We searched MEDLINE from 2000 to the present to identify placebo-controlled trials in which individuals with IGT received pharmacological therapy to prevent progression to diabetes.
Lifestyle modification reduces IGT conversion to T2DM, but it is difficult to implement and maintain. Moreover, 40-50% of IGT subjects progress to T2DM despite weight loss. In contrast, pharmacological intervention with medications that reverse known pathophysiological abnormalities (β-cell dysfunction and insulin resistance) uniformly prevents IGT progression to T2DM. Thiazolidinediones reduce IGT conversion to diabetes by approximately 50-70%. Metformin in the U.S. Diabetes Prevention Program reduced the development of T2DM by 31% and has been recommended by the American Diabetes Association. Because glucagon-like peptide-1 analogs augment insulin secretion, preserve β-cell function, and promote weight loss, they may be efficacious in preventing IGT progression to T2DM.

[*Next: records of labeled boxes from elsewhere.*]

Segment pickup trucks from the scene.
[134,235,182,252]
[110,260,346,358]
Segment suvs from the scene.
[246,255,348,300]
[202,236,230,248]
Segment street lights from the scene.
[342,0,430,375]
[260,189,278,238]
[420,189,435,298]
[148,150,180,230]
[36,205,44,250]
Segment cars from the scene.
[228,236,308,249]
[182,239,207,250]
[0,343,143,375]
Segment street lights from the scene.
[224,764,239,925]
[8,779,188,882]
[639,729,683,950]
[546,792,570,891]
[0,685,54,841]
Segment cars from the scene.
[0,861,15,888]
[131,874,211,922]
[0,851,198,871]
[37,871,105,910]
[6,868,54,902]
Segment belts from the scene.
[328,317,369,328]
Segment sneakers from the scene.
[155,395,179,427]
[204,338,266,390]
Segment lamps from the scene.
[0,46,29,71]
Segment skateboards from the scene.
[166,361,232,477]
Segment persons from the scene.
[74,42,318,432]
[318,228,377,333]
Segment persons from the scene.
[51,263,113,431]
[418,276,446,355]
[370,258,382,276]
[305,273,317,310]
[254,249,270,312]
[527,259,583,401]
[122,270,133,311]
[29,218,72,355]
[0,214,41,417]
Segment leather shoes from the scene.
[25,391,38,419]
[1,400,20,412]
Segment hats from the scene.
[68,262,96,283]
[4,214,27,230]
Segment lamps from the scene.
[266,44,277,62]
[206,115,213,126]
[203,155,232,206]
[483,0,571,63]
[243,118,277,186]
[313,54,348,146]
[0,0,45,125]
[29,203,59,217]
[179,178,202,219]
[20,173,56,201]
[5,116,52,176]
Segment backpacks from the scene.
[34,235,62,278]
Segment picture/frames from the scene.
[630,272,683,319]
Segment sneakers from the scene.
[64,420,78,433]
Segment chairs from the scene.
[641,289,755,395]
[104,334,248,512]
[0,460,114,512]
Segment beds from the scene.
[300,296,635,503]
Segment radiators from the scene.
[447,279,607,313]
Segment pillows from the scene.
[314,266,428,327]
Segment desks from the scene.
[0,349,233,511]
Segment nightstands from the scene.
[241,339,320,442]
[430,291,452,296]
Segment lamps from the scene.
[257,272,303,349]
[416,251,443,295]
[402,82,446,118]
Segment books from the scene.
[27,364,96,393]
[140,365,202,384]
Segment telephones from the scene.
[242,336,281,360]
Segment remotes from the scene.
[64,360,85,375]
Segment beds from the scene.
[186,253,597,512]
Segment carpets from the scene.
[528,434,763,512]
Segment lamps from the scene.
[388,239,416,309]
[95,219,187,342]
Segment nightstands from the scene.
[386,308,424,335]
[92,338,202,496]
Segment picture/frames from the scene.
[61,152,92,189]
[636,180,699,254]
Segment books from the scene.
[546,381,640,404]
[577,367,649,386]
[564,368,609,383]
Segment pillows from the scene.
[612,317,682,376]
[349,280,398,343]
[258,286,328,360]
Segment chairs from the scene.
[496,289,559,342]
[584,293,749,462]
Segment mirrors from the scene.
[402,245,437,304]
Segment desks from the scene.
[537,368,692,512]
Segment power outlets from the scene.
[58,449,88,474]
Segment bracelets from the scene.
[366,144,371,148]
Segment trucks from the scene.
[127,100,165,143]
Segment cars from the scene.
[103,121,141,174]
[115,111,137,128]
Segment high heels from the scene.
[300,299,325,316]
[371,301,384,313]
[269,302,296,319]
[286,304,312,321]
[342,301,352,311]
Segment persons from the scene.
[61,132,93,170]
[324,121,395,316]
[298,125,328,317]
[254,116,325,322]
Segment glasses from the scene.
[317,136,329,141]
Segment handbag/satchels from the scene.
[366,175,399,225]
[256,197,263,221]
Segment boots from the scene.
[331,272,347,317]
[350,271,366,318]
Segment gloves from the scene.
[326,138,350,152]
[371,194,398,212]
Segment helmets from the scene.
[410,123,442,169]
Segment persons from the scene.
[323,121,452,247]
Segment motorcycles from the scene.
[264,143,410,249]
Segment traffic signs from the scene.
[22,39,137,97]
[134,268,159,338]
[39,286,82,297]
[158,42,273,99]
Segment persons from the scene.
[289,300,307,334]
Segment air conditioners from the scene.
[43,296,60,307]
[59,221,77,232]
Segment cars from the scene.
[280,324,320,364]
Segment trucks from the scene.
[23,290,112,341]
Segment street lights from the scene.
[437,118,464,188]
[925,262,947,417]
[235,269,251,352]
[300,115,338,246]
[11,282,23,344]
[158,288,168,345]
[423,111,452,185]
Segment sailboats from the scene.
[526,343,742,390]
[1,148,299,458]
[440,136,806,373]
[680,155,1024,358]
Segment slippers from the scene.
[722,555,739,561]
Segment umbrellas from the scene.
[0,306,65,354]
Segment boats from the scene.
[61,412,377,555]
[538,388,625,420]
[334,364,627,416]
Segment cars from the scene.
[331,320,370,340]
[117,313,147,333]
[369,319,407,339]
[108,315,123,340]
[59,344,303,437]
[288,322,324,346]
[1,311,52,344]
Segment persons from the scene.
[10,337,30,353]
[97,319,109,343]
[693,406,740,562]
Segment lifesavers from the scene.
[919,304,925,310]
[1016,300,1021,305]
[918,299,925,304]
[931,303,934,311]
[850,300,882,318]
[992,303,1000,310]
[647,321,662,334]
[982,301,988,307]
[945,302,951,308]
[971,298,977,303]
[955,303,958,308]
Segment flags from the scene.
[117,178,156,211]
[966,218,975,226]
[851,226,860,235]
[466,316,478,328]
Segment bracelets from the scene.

Pharmacological intervention with a variety of agents (thiazolidinediones, metformin, acarbose, glucagon-like peptide-1 analogs) consistently reduces the rate of conversion of IGT to T2DM.
疾病控制与预防中心估计,美国约有 7900 万人患有糖尿病前期[葡萄糖耐量受损(IGT)和/或空腹血糖受损],其中约 40-50%在其一生中会进展为 2 型糖尿病(T2DM)。因此,治疗高危 IGT 个体以预防 T2DM 具有重要的医学、经济、社会和人文意义。IGT 中上三分位的个体胰岛素抵抗最大/接近最大,β细胞功能丧失 70-80%,并且约有 10%的糖尿病视网膜病变发生率。因此,保留剩余的 20-30%的β细胞功能对于预防未来 T2DM 的发生至关重要。
我们从 2000 年到现在在 MEDLINE 上进行了搜索,以确定在 IGT 个体中使用药物治疗预防糖尿病进展的安慰剂对照试验。
生活方式改变可以降低 IGT 向 T2DM 的转化率,但难以实施和维持。此外,尽管体重减轻,仍有 40-50%的 IGT 患者进展为 T2DM。相比之下,用药物逆转已知的病理生理异常(β细胞功能障碍和胰岛素抵抗)的药物干预可统一预防 IGT 向 T2DM 的进展。噻唑烷二酮类药物可使 IGT 向糖尿病的转化率降低约 50-70%。美国糖尿病预防计划中的二甲双胍可使 T2DM 的发生减少 31%,并已被美国糖尿病协会推荐。由于胰高血糖素样肽-1 类似物可增强胰岛素分泌、保护β细胞功能并促进体重减轻,因此它们可能在预防 IGT 向 T2DM 的进展方面有效。
各种药物(噻唑烷二酮类药物、二甲双胍、阿卡波糖、胰高血糖素样肽-1 类似物)的药物干预可一致降低 IGT 向 T2DM 的转化率。